Bus Arbitration • Bus arbitration may be done in a co-operative way (each device knows and co-operates in determining who has higher priority) • No single point of failure • Complicated • May also have a central arbiter to make decisions • Easier to implement • Bottleneck, single point of failure.
Central Arbitration • Devices wishing to use the bus will send a request to the controller. • The controller will decide which device can use the bus, and assert its grant line (GNTx) to tell it.
Distributed Arbitration • Devices can also decide amongst themselves who should use the bus. • Every device knows which other devices are requesting. • Each device will use an algorithm to collectively agree who will use the bus. • The device that wins will assert its GNTx line to show that it knows that it has won and will proceed to use the bus.
Arbitration Schemes • Round Robin (Centralized or Distributed Arbitration) • Arbiter keeps record of which device last had the highest priority to use the bus. • If dev0 had the highest priority, on the next request cycle dev1 will have the highest priority, then dev2 all the way to devn, and it begins again with dev0.
Arbitration Schemes • Daisy Chain (Usually centralized arbitration) • Only 1 request and 1 grant line. • Request lines are relayed to the bus controller through the intervening devices. • If the bus controller sees a request, it will assert the GNT line
Arbitration Schemes • The GNT line is again relayed through intervening devices, until it finally reaches the requesting device, and the device can now use the bus. • If an intervening device also needs the bus, it can hijack the GNT signal and use the bus, instead of relaying it on to the downstream requesting device. • E.g.

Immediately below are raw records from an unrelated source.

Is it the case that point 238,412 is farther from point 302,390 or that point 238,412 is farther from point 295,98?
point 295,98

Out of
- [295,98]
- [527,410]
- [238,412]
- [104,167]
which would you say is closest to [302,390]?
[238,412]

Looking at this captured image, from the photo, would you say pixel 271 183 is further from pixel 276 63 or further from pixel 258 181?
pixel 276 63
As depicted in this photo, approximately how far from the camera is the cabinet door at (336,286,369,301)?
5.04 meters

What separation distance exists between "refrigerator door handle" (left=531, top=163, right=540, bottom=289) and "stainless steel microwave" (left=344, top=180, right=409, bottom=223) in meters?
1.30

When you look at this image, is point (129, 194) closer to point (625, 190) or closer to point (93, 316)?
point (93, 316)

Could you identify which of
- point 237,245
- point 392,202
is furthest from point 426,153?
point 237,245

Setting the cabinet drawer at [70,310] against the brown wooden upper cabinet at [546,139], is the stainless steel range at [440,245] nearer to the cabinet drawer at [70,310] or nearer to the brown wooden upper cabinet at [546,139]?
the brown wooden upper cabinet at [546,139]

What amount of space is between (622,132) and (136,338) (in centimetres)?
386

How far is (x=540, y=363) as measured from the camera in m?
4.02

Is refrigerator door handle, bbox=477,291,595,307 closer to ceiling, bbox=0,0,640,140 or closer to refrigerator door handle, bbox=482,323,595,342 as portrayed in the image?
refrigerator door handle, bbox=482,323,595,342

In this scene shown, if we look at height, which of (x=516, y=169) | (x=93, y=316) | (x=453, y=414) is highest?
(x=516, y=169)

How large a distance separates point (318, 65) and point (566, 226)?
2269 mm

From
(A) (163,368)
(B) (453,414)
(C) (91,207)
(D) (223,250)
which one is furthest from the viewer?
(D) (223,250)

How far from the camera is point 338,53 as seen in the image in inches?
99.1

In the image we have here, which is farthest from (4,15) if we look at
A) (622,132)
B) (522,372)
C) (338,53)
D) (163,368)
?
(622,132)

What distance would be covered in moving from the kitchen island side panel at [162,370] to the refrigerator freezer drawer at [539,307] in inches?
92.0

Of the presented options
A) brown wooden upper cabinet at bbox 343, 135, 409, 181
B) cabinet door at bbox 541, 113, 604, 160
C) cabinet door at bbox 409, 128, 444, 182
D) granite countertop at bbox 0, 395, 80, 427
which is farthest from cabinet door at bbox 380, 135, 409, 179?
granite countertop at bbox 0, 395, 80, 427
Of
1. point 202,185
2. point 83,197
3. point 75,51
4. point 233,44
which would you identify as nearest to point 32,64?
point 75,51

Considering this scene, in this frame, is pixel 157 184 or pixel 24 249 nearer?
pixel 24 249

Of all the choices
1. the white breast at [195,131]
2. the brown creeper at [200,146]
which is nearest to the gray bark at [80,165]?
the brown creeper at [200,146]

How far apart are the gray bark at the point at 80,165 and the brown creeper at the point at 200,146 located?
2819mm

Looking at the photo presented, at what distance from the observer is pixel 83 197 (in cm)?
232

If both Dev3 and Dev1 request for the bus, the controller will assert GNT. Dev1 will hijack the GNT and use the bus instead of passing the GNT on to Dev3. • Devices closer to the arbiter have higher priority. • Possible to starve lower-priority devices.

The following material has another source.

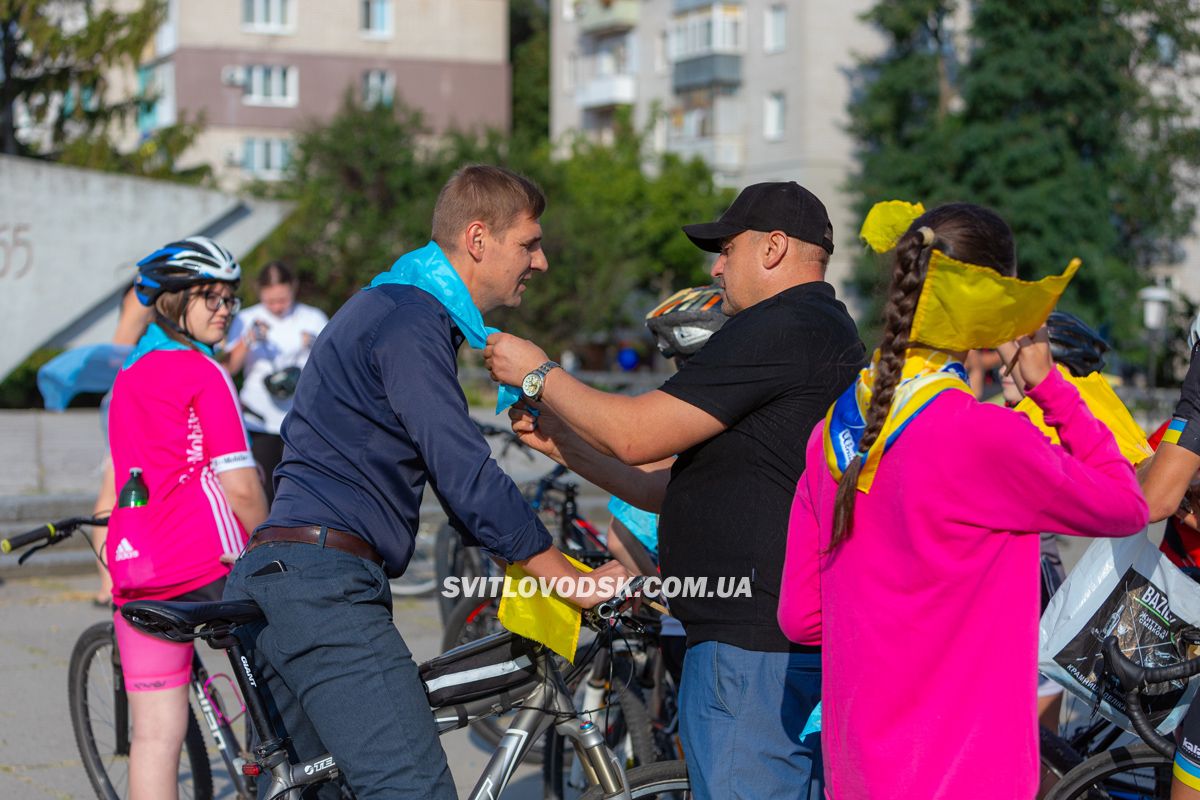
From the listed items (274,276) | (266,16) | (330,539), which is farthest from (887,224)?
(266,16)

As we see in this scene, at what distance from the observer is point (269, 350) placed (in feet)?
28.4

Arbitration Schemes • Collision Detection • This scheme is used in Ethernet, the main LAN technology that connects computers together. • Properly called “Carrier Sense Multiple Access with Collision Detection”, or CSMA/CD. • In such schemes, all devices (“stations”) have permanent and continuous access to the bus:
Arbitration Schemes • CSMA/CD Algorithm • Suppose a station A wishes to transmit: • Check bus, and see if any station is transmitting. • If no, transmit. If yes, wait until bus becomes free. • Once free, start transmitting. While transmitting, listen to the bus for collisions. • Collisions can be detected by a sudden increase in the average bus voltage level. • Collisions occur when at least 2 stations A and B see that the bus is free, and begin transmitting together. • In event of a collision: • All stations stop transmitting immediately. • All stations wait a random amount of time, test bus, and restart transmission if free.

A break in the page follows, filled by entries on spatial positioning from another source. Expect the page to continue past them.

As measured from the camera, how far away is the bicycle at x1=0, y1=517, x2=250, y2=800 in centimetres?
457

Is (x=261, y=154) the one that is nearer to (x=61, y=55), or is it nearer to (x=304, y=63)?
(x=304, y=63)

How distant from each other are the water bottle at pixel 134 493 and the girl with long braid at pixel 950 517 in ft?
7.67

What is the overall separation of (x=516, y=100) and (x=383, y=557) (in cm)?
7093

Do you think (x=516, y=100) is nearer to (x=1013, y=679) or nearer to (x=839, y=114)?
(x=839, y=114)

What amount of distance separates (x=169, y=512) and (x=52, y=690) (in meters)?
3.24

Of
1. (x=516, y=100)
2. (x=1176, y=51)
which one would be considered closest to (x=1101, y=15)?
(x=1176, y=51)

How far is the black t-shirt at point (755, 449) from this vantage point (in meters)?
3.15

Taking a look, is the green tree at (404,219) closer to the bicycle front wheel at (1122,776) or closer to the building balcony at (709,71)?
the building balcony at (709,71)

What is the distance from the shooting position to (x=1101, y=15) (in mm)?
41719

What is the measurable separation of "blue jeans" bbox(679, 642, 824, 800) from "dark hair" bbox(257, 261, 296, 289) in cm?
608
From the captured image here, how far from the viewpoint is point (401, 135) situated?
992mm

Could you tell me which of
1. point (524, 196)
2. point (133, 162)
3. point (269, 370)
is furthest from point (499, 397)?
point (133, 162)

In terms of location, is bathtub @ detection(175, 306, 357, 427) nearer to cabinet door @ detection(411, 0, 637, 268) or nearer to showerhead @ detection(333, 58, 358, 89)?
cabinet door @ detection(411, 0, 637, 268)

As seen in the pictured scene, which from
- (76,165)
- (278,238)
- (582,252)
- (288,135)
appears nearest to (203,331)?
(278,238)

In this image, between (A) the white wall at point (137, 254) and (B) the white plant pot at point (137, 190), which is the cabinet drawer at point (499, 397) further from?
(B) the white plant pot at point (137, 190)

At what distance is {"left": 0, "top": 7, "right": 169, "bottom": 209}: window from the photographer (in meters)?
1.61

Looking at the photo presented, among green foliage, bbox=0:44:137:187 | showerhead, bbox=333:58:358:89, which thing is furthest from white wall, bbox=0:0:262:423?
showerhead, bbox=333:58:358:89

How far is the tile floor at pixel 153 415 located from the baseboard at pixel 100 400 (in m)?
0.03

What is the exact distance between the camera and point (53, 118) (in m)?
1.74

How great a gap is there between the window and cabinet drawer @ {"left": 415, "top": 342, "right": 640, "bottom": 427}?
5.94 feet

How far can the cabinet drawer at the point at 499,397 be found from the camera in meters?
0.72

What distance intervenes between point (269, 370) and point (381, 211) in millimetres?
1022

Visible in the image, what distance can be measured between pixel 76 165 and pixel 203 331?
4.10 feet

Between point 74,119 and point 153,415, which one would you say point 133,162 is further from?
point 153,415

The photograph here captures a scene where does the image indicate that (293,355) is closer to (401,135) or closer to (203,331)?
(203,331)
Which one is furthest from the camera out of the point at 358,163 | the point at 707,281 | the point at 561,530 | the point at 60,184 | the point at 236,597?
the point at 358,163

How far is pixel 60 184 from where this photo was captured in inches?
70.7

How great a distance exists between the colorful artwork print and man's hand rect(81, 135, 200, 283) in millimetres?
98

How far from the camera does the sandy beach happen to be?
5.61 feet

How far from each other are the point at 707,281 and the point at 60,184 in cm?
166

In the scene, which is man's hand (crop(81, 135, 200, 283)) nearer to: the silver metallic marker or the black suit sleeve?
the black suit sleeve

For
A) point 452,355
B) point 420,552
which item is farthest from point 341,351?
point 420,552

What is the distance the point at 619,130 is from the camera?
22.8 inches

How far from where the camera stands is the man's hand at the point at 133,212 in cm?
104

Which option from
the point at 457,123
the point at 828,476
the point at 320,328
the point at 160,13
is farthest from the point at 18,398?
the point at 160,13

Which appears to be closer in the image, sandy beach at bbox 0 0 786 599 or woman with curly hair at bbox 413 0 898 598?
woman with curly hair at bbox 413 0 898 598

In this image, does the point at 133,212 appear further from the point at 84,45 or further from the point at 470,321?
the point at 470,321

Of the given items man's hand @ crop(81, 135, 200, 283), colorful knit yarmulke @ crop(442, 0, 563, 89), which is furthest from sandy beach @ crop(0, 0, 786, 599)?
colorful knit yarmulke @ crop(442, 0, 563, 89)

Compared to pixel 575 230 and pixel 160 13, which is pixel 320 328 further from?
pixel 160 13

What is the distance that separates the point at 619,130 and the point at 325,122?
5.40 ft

Arbitration Schemes • Advantages: • Completely distributed arbitration, little coordination between stations needed. • Very good performance under light traffic (few stations transmitting. • Disadvantages • Performs degrades exponentially relative to number of stations transmitting • If many stations wish to transmit together, there will be many collisions and stations will need to resend data repeatedly. • At worst case, effective throughput can fall to 0.
Arbitration Schemes • Fixed Priority (Centralized or Distributed Arbitration) • Some devices have higher priority than others. • This priority is fixed.